T. Henry Wilson Jr. Field
- Interactive map of T. Henry Wilson Jr. Field
- Former names: Wildcat Park
- Location: 202 Martin Court Drive, Davidson, NC, USA
- Coordinates: 35°30′14″N 80°50′28″W﻿ / ﻿35.503753°N 80.841208°W
- Owner: Davidson College
- Capacity: 700
- Surface: Natural grass
- Scoreboard: Electronic
- Field size: 320 ft. (LF), 385 (CF), 325 ft. (RF)

Construction
- Opened: March 19, 1967
- Renovated: 2003, 2005, 2009

Tenant
- Davidson Wildcats baseball (2001–present)

= T. Henry Wilson Jr. Field =

Baseball venue in Davidson, North Carolina

T. Henry Wilson Jr. Field is a baseball venue located in Davidson, North Carolina, United States. It is home to the Davidson Wildcats baseball team, a member of the Division I Atlantic-10 Conference. It has a capacity of 700 spectators.

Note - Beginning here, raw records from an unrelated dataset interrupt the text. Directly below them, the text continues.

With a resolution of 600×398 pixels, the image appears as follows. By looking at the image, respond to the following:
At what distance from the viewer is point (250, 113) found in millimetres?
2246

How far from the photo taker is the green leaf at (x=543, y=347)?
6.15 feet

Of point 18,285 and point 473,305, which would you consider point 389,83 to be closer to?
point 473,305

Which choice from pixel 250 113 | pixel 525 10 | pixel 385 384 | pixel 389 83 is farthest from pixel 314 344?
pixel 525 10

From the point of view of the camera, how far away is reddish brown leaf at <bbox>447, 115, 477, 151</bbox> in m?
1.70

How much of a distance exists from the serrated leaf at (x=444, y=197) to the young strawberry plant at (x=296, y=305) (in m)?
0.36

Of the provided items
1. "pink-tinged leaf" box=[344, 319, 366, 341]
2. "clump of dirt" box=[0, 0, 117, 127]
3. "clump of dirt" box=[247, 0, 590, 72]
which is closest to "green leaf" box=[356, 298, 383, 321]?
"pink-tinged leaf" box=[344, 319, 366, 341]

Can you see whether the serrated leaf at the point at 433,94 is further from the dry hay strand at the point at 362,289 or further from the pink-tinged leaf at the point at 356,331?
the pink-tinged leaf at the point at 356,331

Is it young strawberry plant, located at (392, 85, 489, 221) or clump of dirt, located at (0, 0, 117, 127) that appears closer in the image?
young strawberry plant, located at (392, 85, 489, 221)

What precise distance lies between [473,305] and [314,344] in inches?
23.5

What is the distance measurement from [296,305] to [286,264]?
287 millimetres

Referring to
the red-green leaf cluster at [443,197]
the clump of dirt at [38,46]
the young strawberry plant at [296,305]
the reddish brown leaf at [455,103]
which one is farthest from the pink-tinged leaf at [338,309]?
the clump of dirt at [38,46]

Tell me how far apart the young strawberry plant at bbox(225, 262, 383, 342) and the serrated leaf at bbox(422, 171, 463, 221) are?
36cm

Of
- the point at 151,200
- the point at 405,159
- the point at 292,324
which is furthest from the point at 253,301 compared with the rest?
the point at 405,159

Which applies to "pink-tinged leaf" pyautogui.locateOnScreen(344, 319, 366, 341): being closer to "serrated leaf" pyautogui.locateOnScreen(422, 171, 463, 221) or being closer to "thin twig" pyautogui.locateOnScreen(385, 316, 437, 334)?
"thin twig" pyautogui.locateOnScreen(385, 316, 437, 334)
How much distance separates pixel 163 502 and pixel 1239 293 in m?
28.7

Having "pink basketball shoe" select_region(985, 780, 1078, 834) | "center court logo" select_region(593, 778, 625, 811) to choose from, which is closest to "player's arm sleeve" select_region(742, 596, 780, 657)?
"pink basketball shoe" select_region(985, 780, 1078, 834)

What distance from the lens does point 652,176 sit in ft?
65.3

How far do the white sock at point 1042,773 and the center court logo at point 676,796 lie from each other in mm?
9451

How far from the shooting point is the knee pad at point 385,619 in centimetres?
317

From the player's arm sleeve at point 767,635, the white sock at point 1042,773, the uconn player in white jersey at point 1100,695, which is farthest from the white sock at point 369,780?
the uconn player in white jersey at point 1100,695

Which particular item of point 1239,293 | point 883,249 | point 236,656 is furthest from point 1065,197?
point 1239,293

The field opened in 1967 as Wildcat Park, with the first game being held on March 19, 1967. On March 19, 2005, the venue was renamed after T. Henry Wilson Jr., class of 1951. Wilson played both baseball and football at Davidson, and a donation by his family made significant renovations to the field possible.

In 2003, lights were installed at the facility, allowing the first night games to be played at then-Wildcat Park. In 2005, after a donation from the Wilson family, new bleachers, infield, concession stands, and a press box were added. In 2009, an indoor practice facility outside the field was completed.